* Problem to solve *
Put each line of the data below into a numbered list, skipping any blank lines. Leave the pictures out of your answer.

* Given records *
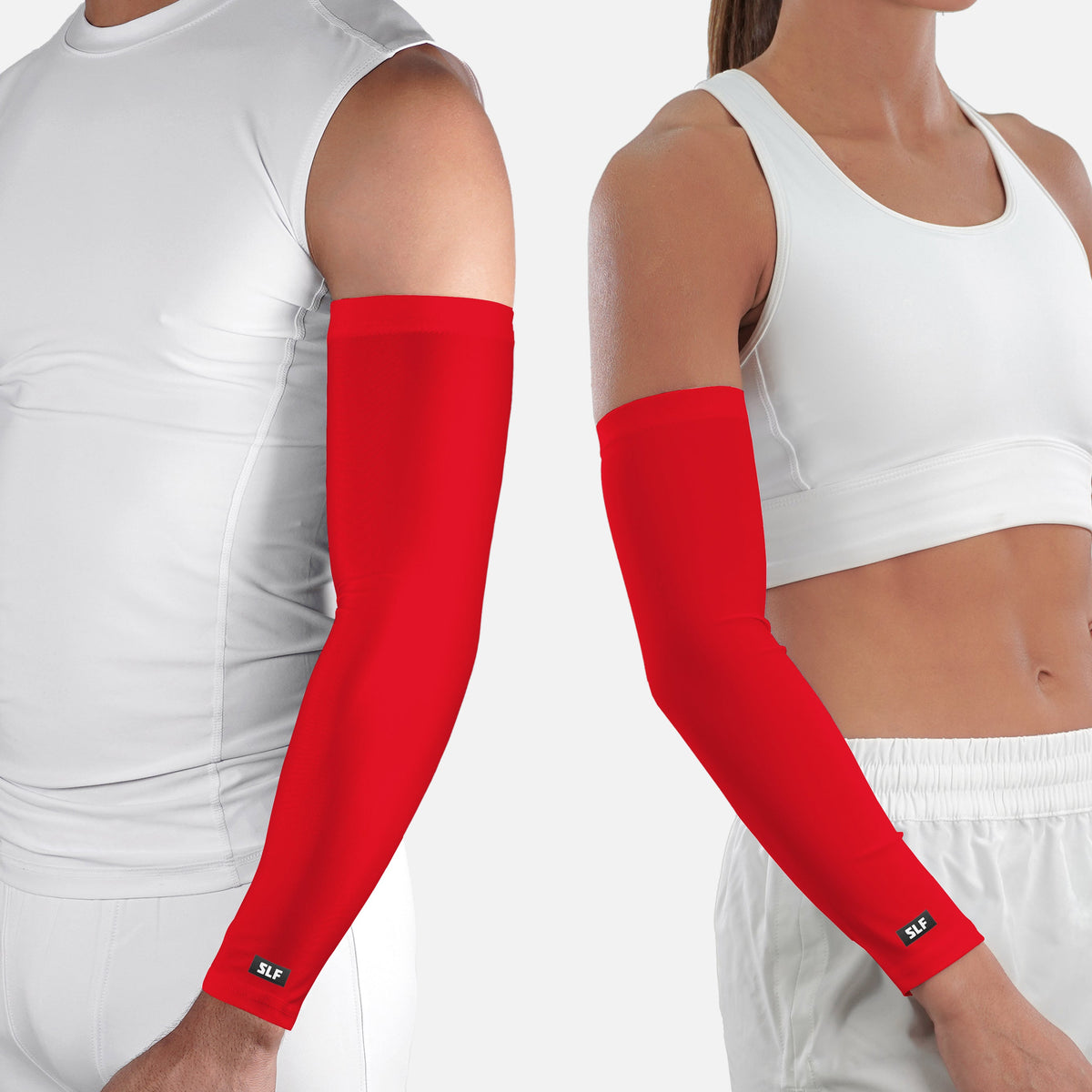 Sleefs Hue Red Arm Sleeve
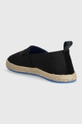 Calvin Klein Jeans espadryle ESPARILLE INST Cholewka: Materiał tekstylny, Wnętrze: Materiał tekstylny, Podeszwa: Materiał syntetyczny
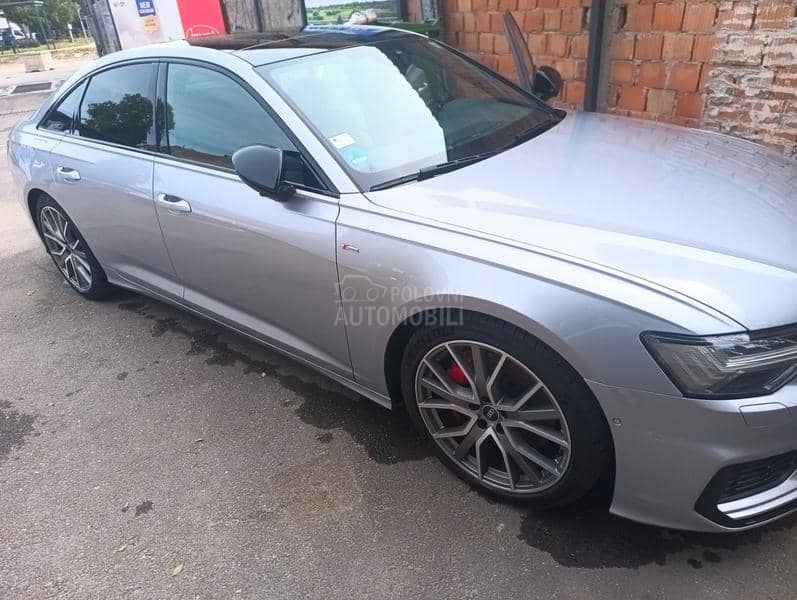 Audi A6 SLine 367 hp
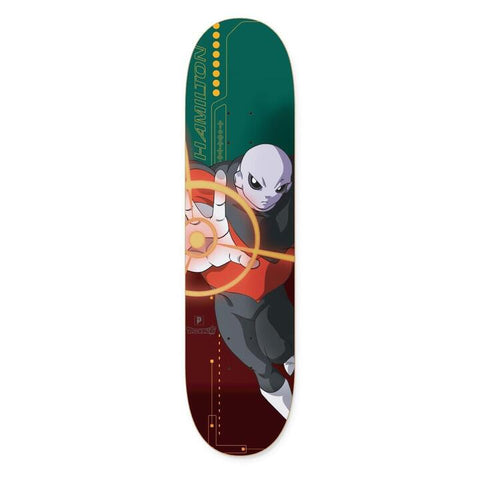 DBS2 Hamilton Jiren Green Deck 8.5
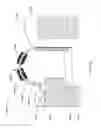Fig. 20 - Acoustic transducer systems with position sensing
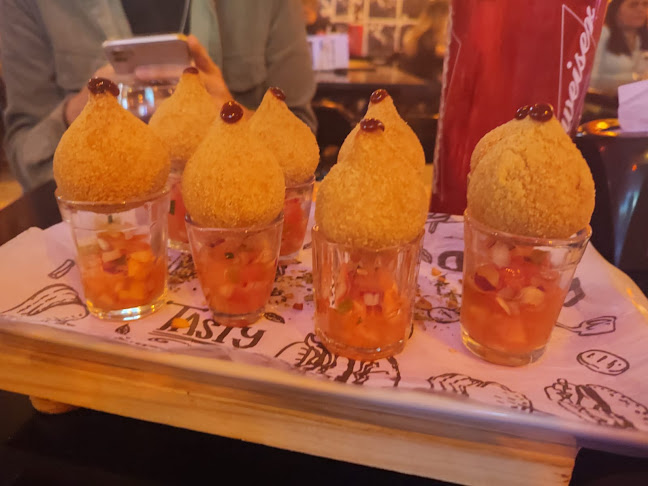 Opinii despre Na Garganta - Culture Pub în Juiz de Fora - Gastronomia e hotelaria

* Completed exercise *
1.  Sleefs Hue Red Arm Sleeve
2.  Calvin Klein Jeans espadryle ESPARILLE INST Cholewka: Materiał tekstylny, Wnętrze: Materiał tekstylny, Podeszwa: Materiał syntetyczny
3.  Audi A6 SLine 367 hp
4.  DBS2 Hamilton Jiren Green Deck 8.5
5. Fig. 20 - Acoustic transducer systems with position sensing
6.  Opinii despre Na Garganta - Culture Pub în Juiz de Fora - Gastronomia e hotelaria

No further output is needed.